Task objective
Take the entries that follow and return exactly the lines from the one holding "[citizen-science consensus label]" through the one holding "young present: 0%", both included. Nothing else is needed.

Dataset records

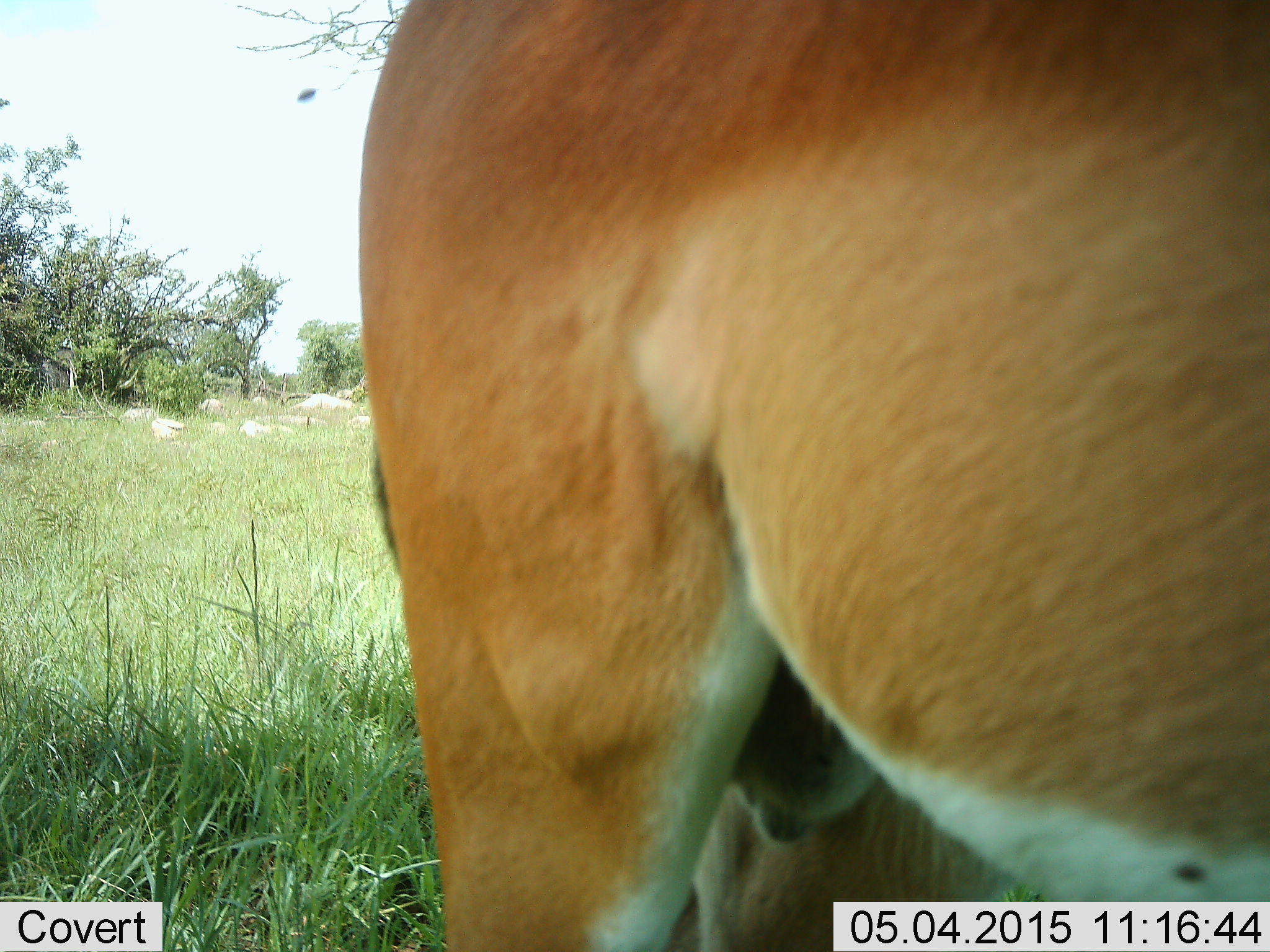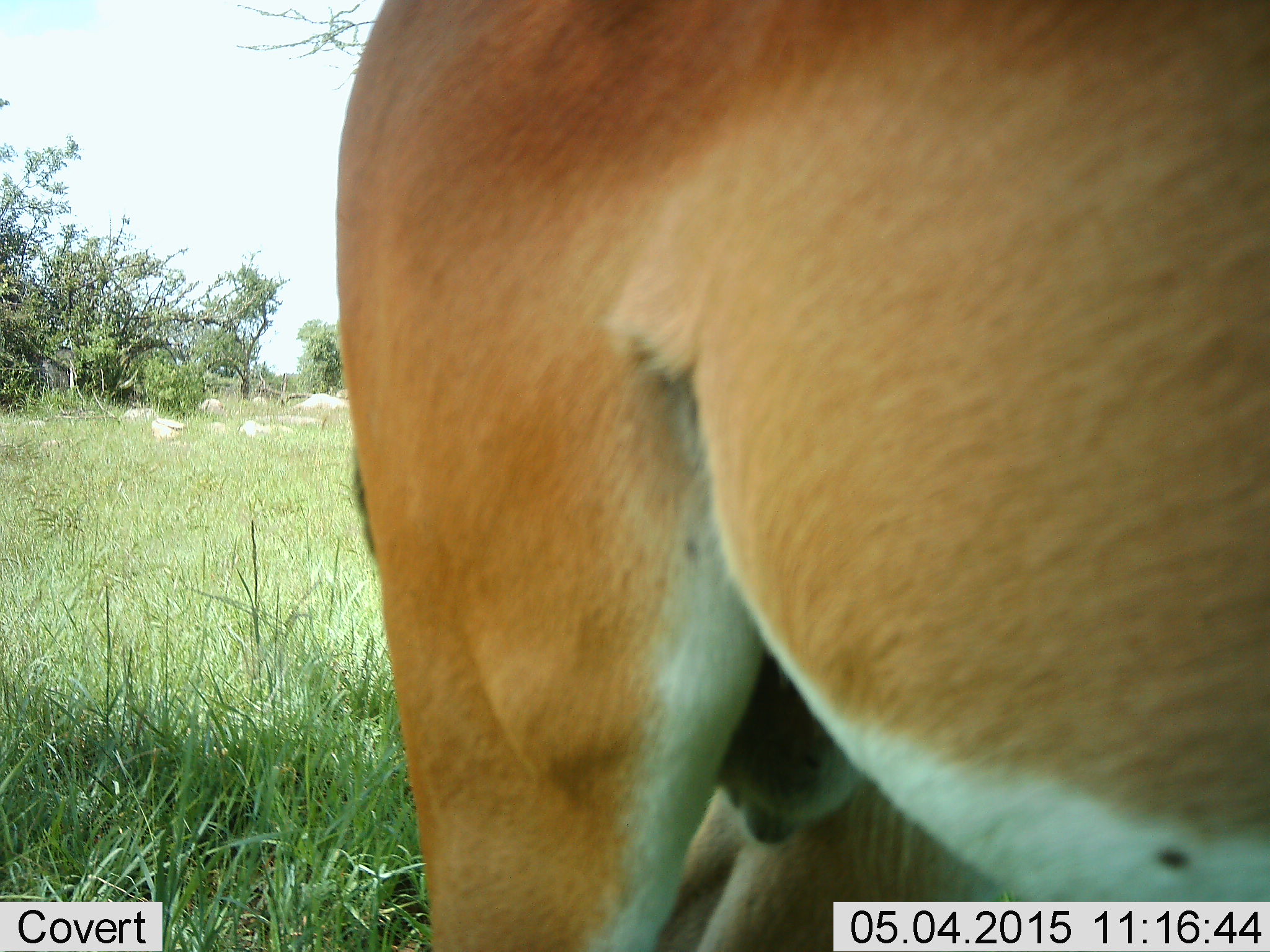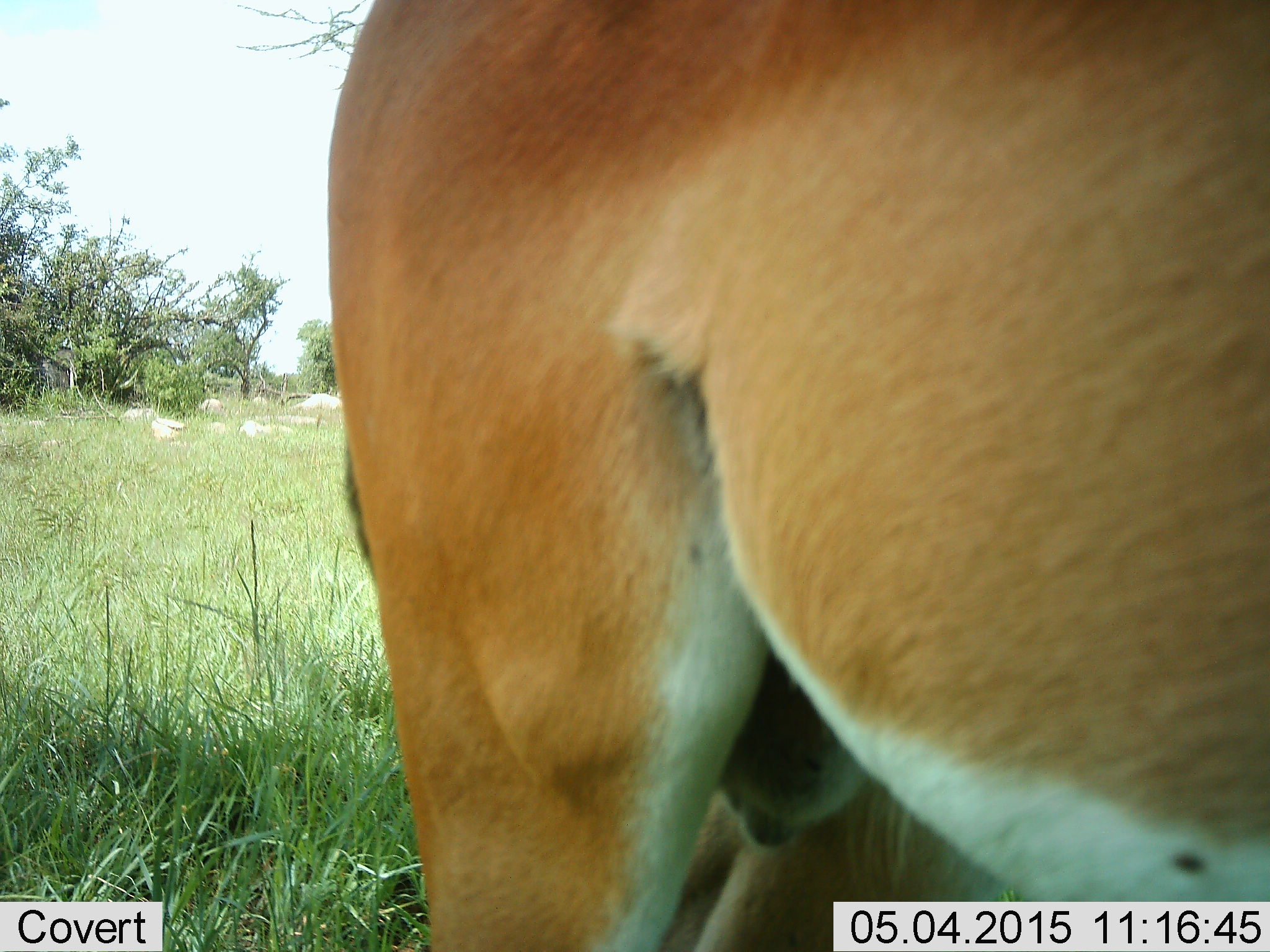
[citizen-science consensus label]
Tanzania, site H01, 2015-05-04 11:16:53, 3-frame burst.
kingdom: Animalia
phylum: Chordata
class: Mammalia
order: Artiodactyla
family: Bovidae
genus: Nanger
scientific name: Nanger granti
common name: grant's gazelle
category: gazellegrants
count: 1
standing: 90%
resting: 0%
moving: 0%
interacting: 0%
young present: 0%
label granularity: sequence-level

...

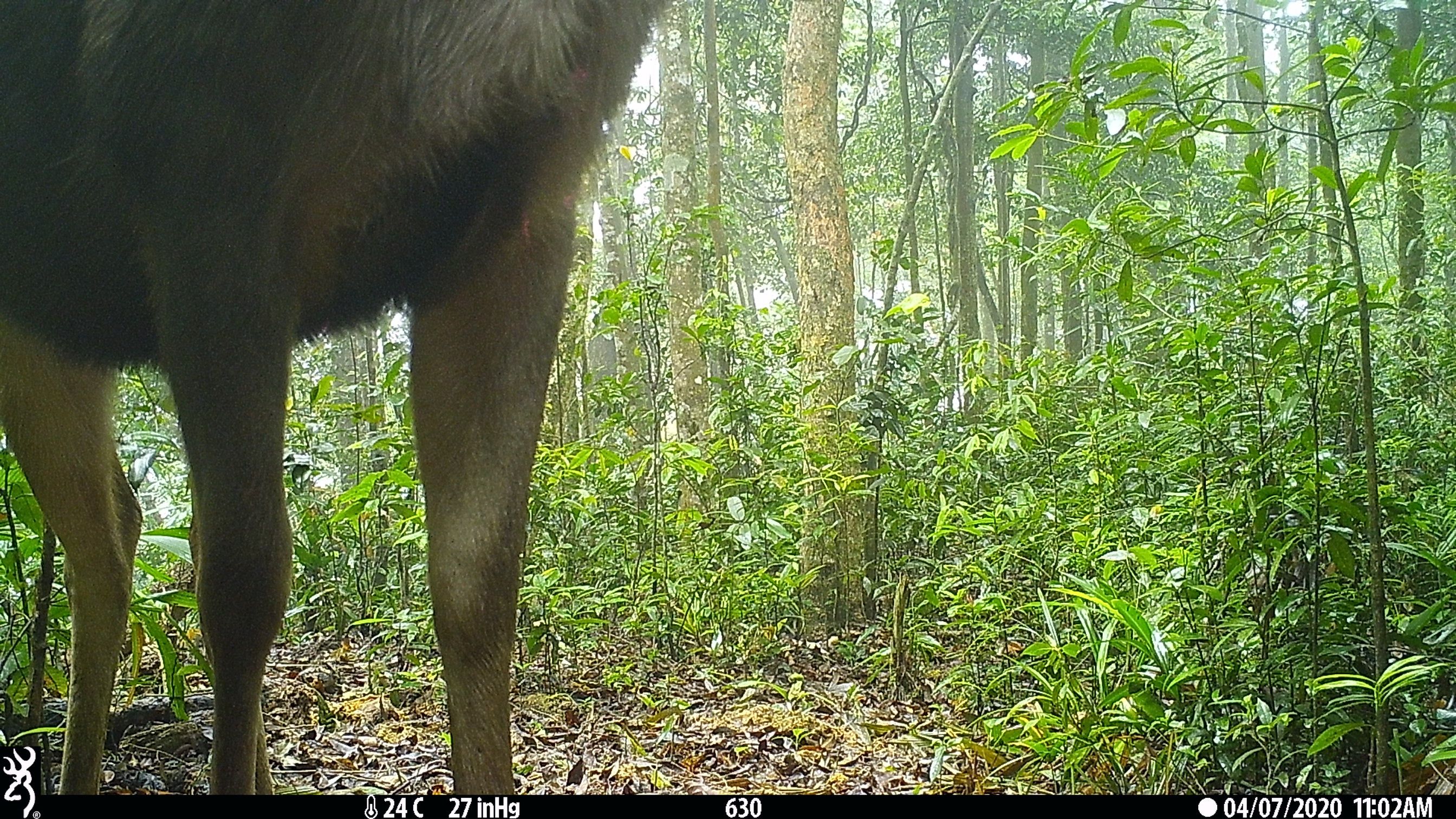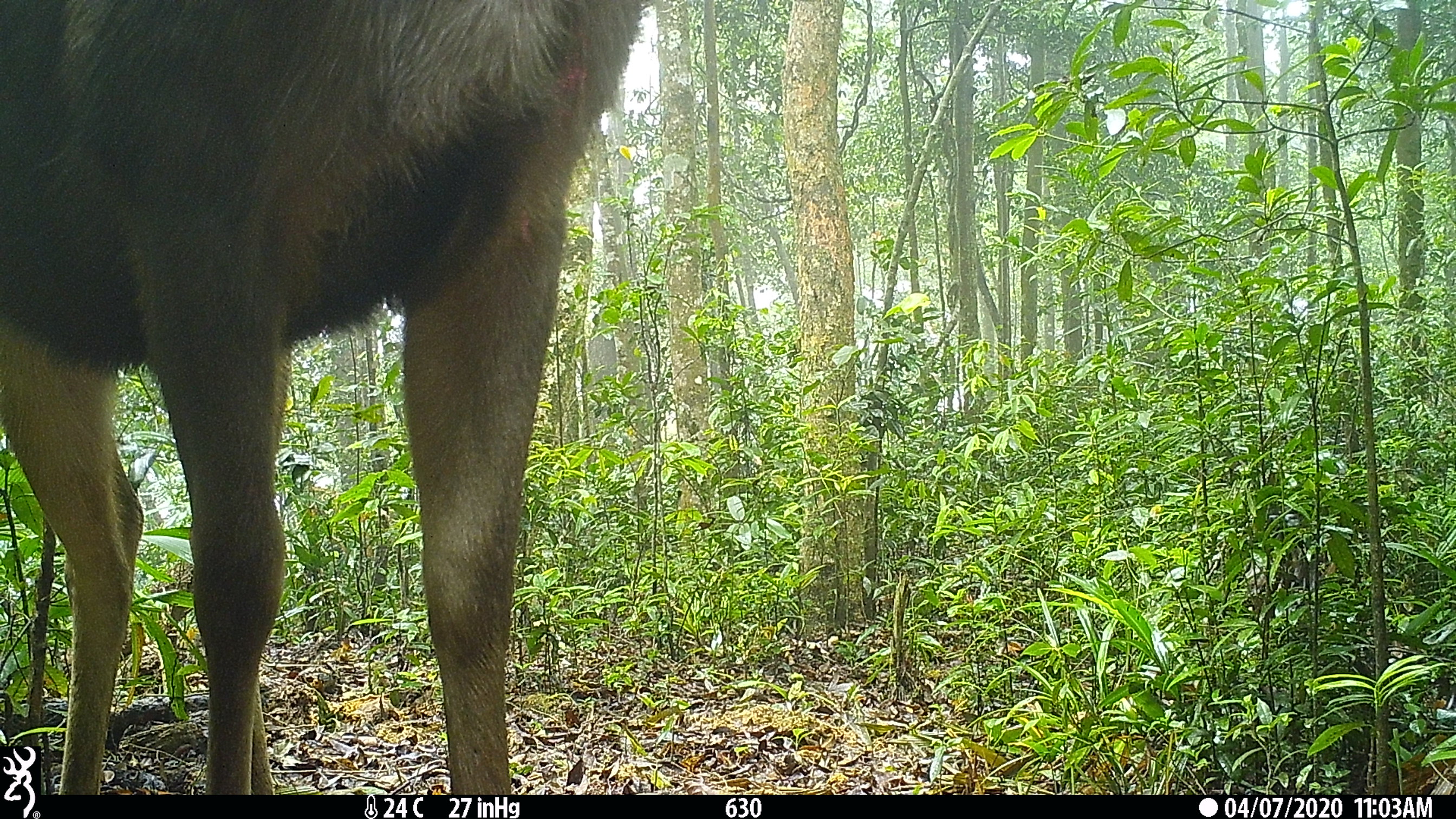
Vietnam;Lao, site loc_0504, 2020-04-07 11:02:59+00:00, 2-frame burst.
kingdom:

Result
[citizen-science consensus label]
Tanzania, site H01, 2015-05-04 11:16:53, 3-frame burst.
kingdom: Animalia
phylum: Chordata
class: Mammalia
order: Artiodactyla
family: Bovidae
genus: Nanger
scientific name: Nanger granti
common name: grant's gazelle
category: gazellegrants
count: 1
standing: 90%
resting: 0%
moving: 0%
interacting: 0%
young present: 0%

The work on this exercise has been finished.